A national accreditation board that oversees forensic laboratories has ordered the District to suspend in-house DNA testing at its crime lab following completion of an audit that found staff lacked training and were using inadequate procedures.
The audit completed by the ANSI-ASQ National Accreditation Board was troubling to D.C. Mayor Muriel Bowser, who noted that the Department of Forensic Sciences is part of a new 351,000-square-foot facility that opened in 2012.
“District residents spent $200 million to build a state-of-the-art facility and expect its work to be beyond reproach,” she said Monday in a statement.
Officials are reviewing DNA analysis performed by the department using the protocols in question to determine whether any errors were made in previous cases. The problems documented in the audit center on testing of DNA “mixtures” that comes from more than one person.
Ms. Bowser requested the audit by the accreditation board to provide a third-party review after concerns about the DNA analysis were raised by prosecutors.
The U.S. Attorney’s Office, which stopped using the department’s DNA analysis in January after it found errors in some of the forensic lab’s DNA work, has already reviewed dozens of cases said no cases have been dismissed as a result of the DNA analysis performed, according to spokesman Bill Miller.
Federal prosecutors are instead outsourcing its DNA analysis to Verdugo Regional Crime Laboratory in Glendale, California, and Bode Technologies in Lorton, Virginia. Mr. Miller said 182 cases have been outsourced to laboratories for review at a cost of “hundreds of thousands of dollars.”
“The Office has already reviewed dozens of cases involving DNA analysis performed by DFS and will continue to review past cases to ensure the integrity of our prosecutions,” Mr. Miller said in a statement.
He noted that prosecutors have disclosed their reviews with defense attorneys in each case reviewed.

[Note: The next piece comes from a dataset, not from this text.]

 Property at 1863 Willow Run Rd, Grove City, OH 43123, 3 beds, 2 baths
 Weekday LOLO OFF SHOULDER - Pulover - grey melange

The audit found that the lab was not following FBI standards and that lab analysts “used procedures for the interpretation of DNA data that were insufficient or inadequate.”
It ordered the lab make changes in the next 30 days to retrain staff and evaluate staff for competency of DNA testing procedures, creating new guidelines for DNA mixture cases, and revalidating test procedures among other steps.
Forensic department spokesman Keith St. Clair said Monday that the agency is taking the findings of the audit seriously.
“We will develop a corrective action plan and work with all DFS stakeholders to ensure our practices and procedures meet the highest standards,” Mr. St. Clair said.